Herrenlose Hunde – Misshandlung bis in den Tot

Über herrenlose Hunde wird häufig gesprochen und diskutiert. Häufig bleibt es aber dabei. En Blick auf die einzelnen Länder in Europa zeigt, wie groß das Problem wirklich ist. Während in stabilen Ländern wie Deutschland, Österreich und auch in der Schweiz (die ja quasi zu Europa gehört) herrenlose Hunde kaum zu finden sind, ist es in Ländern wie Ungarn, Bulgarien, Rumänien und anderen Staaten zu einem massiven Problem geworden. Tierschutz ist in solchen Ländern ein kaum bekanntes Wort. So verwahrenlosen herrenlose Hunde regelmäßig oder werden gequält und oft in übelster Weise misshandelt. Die EU kennt dieses Problem bereits seit Langem. An einer Lösung ist dort aber kaum jemand interessiert. Das gleiche zeichnet sich in den betroffenen Ländern ab. Dort fehlt es sowohl an Interesse als auch an finanziellen Möglichkeiten, um herrenlose Hunde einzudämmen.

Im ersten Moment hört sich das Leben der herrenlosen Hunde traumhaft an. Denkt man doch hierbei an den Leinenzwang, der in Deutschland gilt und die Tiere unverhältnismäßig ihrer Freiheit beraubt. Doch die Schattenseiten dürfen nicht vergessen werden. Streuner, also herrenlose Hunde aber auch Katzen sind häufig einfach ausgesetzt. Sie sind alleine und streunen hilflos durch die Gegend. Verzweifelt suchen sie nach Essensresten oder Anschluss. Für die meisten kommt die Hilfe zu spät und sie verenden erbärmlich. Einige Behörden reagieren vollkommen hilflos und kennen keine andere Maßnahme, als die herrenlosen Hunde einzufangen und anschließend zu töten. Eine Lösung ist das nicht!

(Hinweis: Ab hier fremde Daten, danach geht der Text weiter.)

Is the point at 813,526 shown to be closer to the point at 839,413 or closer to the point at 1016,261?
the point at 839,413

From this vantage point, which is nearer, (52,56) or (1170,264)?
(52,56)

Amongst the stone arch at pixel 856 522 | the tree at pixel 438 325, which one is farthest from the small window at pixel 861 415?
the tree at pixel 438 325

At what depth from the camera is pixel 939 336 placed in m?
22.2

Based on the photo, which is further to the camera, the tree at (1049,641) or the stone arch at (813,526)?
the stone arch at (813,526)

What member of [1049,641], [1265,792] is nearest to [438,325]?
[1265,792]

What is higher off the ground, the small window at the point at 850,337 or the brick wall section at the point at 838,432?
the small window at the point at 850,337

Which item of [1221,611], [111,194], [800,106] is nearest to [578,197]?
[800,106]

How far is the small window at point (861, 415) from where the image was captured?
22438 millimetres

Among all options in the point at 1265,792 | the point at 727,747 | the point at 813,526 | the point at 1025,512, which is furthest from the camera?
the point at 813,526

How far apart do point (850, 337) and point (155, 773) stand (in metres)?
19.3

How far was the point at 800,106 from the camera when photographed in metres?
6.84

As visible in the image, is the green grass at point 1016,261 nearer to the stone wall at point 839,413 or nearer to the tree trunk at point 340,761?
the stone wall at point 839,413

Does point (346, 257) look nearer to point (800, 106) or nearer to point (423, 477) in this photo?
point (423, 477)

Herrenlose Hunde – Eine neue Chance

Zum Glück gibt es dennoch immer wieder Vereinigungen und Tierfreunde, die sich dem grausamen Schicksal der Streuner annehmen. Herrenlose Hunde finden dann ein Asyl, in dem sich von den Strapazen der Straße erholen können. Nicht selten kommt es vor, dass herrenlose Hunde auch körperlich stark angegriffen sind. Dann ist die Liebe und die beinahe grenzenlose Geduld der Tierfreunde wichtig. Das Pfötchenasyl hat sich auf herrenlose Hunde spezialisiert und bietet den Streuner ein neues Heim der Hoffnung. Nähere Informationen zu der Arbeit und den Möglichkeiten der Tierfreunde, lassen sich direkt auf der informativen Webseite unter  finden. Die Auffangstation, die Swiss-Ranch, ist die erste Anlaufstation für Hunde in Not. Vor allem für herrenlose Hunde aus Ungarn. Dabei kümmert sich das Pfötchenasyl nicht nur um die Hundevermittlung, sondern auch um die ärztliche Betreuung. Für viele herrenlose Hunde ist es quasi die Rettung vor dem sicheren und oft qualvollen Tod.

Problem in Ungarn

Herrenlose Hunde in Ungarn werden gejagt, gequält und brutal abgeschlachtet. Unter vielen Jugendlichen ist es ein Spiel geworden. Die Gesellschaft hat das Problem unter den Teppich gekehrt. Es gilt als unwahrscheinlich, dass in den kommenden Jahren das Problem der herrenlosen Hunde tatsächlich gelöst wird. Sofern überhaupt Lösungsansätze bestehen, bedeutet das für die Streuner meistens den Tot. Für uns Tierliebhaber eine unglaubliche Vorstellung. Selbst wenn die herrenlose Hunde eingefangen werden und in den ungarischen Tierheimen landen, bedeutet das einen bestialischen Tot auf Raten. Die meisten Tierheime in Ungarn verfügen nicht Ansatzweise über ausreichend finanzielle Mittel, um die Hunde zu pflegen oder gar tierärztlich versorgen zu können. So kommt es häufig vor, dass herrenlose Hunde tot in Müllsäcken gefunden werden oder, oft mit offenen Wunden im eigenen Kot dahinvegetieren. Immer wieder kommt es vor, dass Tierfänger in Ungarn die herrenlosen Hunde nur zum Spaß einfangen und dann töten. Ohne Tierauffangstation, wie zum Beispiel das Pfötchenasyl, wäre das Leid vieler Hunde grenzenlos.